Vizcarra dijo también que la inversión en educación y salud es segura y es la que se tiene que hacer, porque significa preocuparse por lo más importante, que es la población, el ser humano. (Foto: Presidencia)
Vizcarra dijo también que la inversión en educación y salud es segura y es la que se tiene que hacer, porque significa preocuparse por lo más importante, que es la población, el ser humano. (Foto: Presidencia)
Editorial El Comercio

No hay manera de pasar por agua tibia los resultados de la encuesta El Comercio-Ipsos publicada ayer. Según el sondeo, el porcentaje de ciudadanos que desaprueba la gestión del presidente Vizcarra pasó de 24% a 48% en apenas en un mes, superando su índice de aprobación de 37% –el cual se redujo en 15 puntos porcentuales en el mismo período–. La caída del apoyo popular al líder del gobierno es tan pronunciada como preocupante. 

Los índices de aprobación relativamente altos que podía exhibir el presidente Vizcarra al inicio de su gestión (57% en abril) no eran inusuales para un mandatario en sus primeros días de trabajo. El presidente Kuczynski bordeaba 60% en julio del 2016, en tanto que la del presidente Humala alcanzaba 70% a mediados del 2011. Lo inusual es la velocidad del desplome. Mientras otros jefes de Estado lograron mantenerse cómodamente por encima del 50% de aprobación durante los primeros meses, la caída del presidente Vizcarra ha sido de una violencia que, si no se han prendido ya las alarmas en Palacio de Gobierno, debieran prenderse muy pronto. 

Y eso porque la cuestión no es menor. Si bien en todos los países se sigue mes a mes la evolución de la aprobación pública de las autoridades sin que sus resultados tengan mayores consecuencias prácticas, en el Perú este proceso reviste particular importancia. En presencia de instituciones políticas firmes, que trasciendan el liderazgo personal del presidente de turno, el rumbo del país y la estabilidad de sus políticas públicas gozan de solidez con cierta independencia de lo que puedan marcar las encuestas. Por el contrario, con partidos políticos débiles, descrédito generalizado de los poderes del Estado, y grupos de presión organizados que logran prebendas –legales o no– gracias a su influencia en la esfera pública, la fortaleza y legitimidad que emana de la aprobación popular es clave para la sostenibilidad de las políticas que se deseen implementar desde el Ejecutivo. En otras palabras, la popularidad puede fungir de soporte presidencial en ausencia de instituciones sólidas. Sin estas ni aquella, la gobernabilidad se pinta como una tarea cuesta arriba. 

Esta reflexión es especialmente relevante para un presidente que no solo no fue directamente elegido por las urnas, sino que enfrenta una bancada opositora fuerte en el Congreso mientras dispone de una bancada oficialista reducida y poco comprometida con su causa. Peor aun, en el contexto en el que ha tocado gobernar –con déficit fiscal creciente, crecimiento económico aún débil, inversiones privadas y públicas paralizadas, etc.–, el espacio económico para políticas de corte más populista –como las que emprendieron anteriores mandatarios– es sumamente reducido. 

En este escenario, la cosecha de embates que ha ganado el presidente –a costa precisamente de tratar de evitarlos– debe servir como lección respecto de la importancia que tiene delinear una política clara de gobierno y convocar alianzas de ancha base para comunicarla y defenderla.Ya hemos perdido, después de todo, tres meses de gobierno, que se suman a los veinte anteriores en los que no hemos visto resultados.  

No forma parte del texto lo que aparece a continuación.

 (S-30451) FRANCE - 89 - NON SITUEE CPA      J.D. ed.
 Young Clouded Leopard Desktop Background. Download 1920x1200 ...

Si el presidente hoy se siente solo es porque de alguna manera así lo ha querido. Pero a estas alturas queda claro que sin un mensaje que logre atraer colaboradores, aliados, o cuando menos simpatizantes eventuales, no solo estos tres años que quedan por delante estarán vacíos de cualquier reforma significativa, sino que la gobernabilidad podría estar en riesgo.  

Así, el futuro de la gestión del presidente Vizcarra depende del círculo virtuoso que pueda cimentar alrededor de mejoras en su popularidad y la consolidación de alianzas políticas. Las primeras posibilitan la segunda, y viceversa. Sin estas, el marasmo al que parece encaminarse la administración Vizcarra será inevitable.